All steps here are optional except for Claude Code interaction. You don't need planning if your change is a simple one. You don't need to salvage anything if the AI implementation works on the first shot.

Docs Sync

To sync docs to the current state of the project, you can pick among the following options, all of which adhere to the documentation guidelines:

  • /document to make a regular documentation update based on the changes made in the current session. This should be your default.
  • /document-branch to document an entire branch by reviewing commits and filling any missing or incomplete documentation for its changes
  • /document-complex-feature when documenting a technically complicated feature that required significant trial-and-error to implement, capturing all failed approaches and implementation details

If you find that a documentation page is getting too big and unwieldy, you can also pick:

  • /split-docs-page to split a large page into a folder of smaller pages while preserving all information

Mechanize

Sometimes after a long chat session, you realize that you want to repeat exactly what was done during this session. For example, maybe after a particularly gnarly interactive merge with the AI, you want to repeat the merge process you just went through. In such scenarios, you can make use of mekara's automated automation workflow:

  • /systematize to generalize the dynamic session you just had with the AI into a new process
    • Optionally use /project/systematize-repo-setup instead when the process you're systematizing is "repo setup" and needs to stay stack-agnostic
  • Optionally /standardize to extract and centralize shared patterns across scripts so scripts stay consistent
  • /debug-script-compilation during future command execution sessions that fix mistakes made in the compilation process

This process was in fact how /merge-main came to exist as another workflow.

Accelerate

  • /recursive-self-improvement may be run at any time to get the agent to improve its own workings based on the mistakes encountered and user guidance you gave it during your interactive session invoking a previous command.
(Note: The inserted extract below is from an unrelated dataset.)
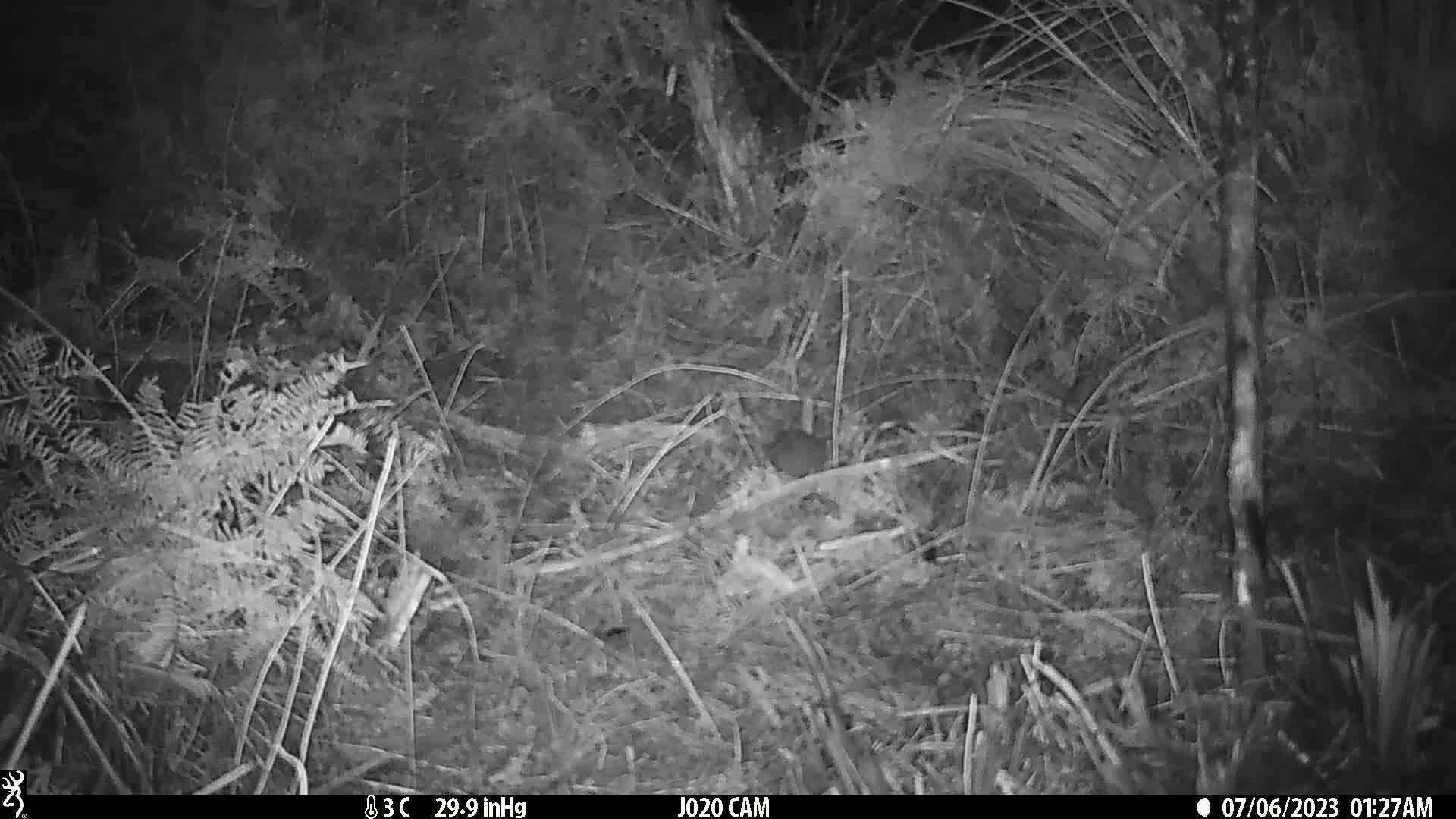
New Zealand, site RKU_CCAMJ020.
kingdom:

This command may even be run on itself, if mekara is not recursively improving itself correctly.
  • /rsi-documentation may be run when you provide feedback about documentation organization or formatting during a session. It captures the latest guidance into documentation conventions so future work follows the same patterns.
  • /rsi-scripting may be run when you establish new conventions or patterns for natural language scripts during a session. It updates /systematize to teach future agents these conventions.

Extras

Additional standalone commands that don't fit into the core workflow but are useful for specific scenarios:

  • /mobile-app converts a React/Vite web app built with Google AI Studio to a native iOS/Android mobile app using Capacitor, wrapping your existing code with minimal changes
info

Any part of the Mekara workflow can be used in isolation. Although the default mekara workflows do form a cohesive whole, mekara does not force a particular development paradigm on you.

In fact, you are strongly encouraged to mold Mekara's default workflow scripts to what feels most natural for you.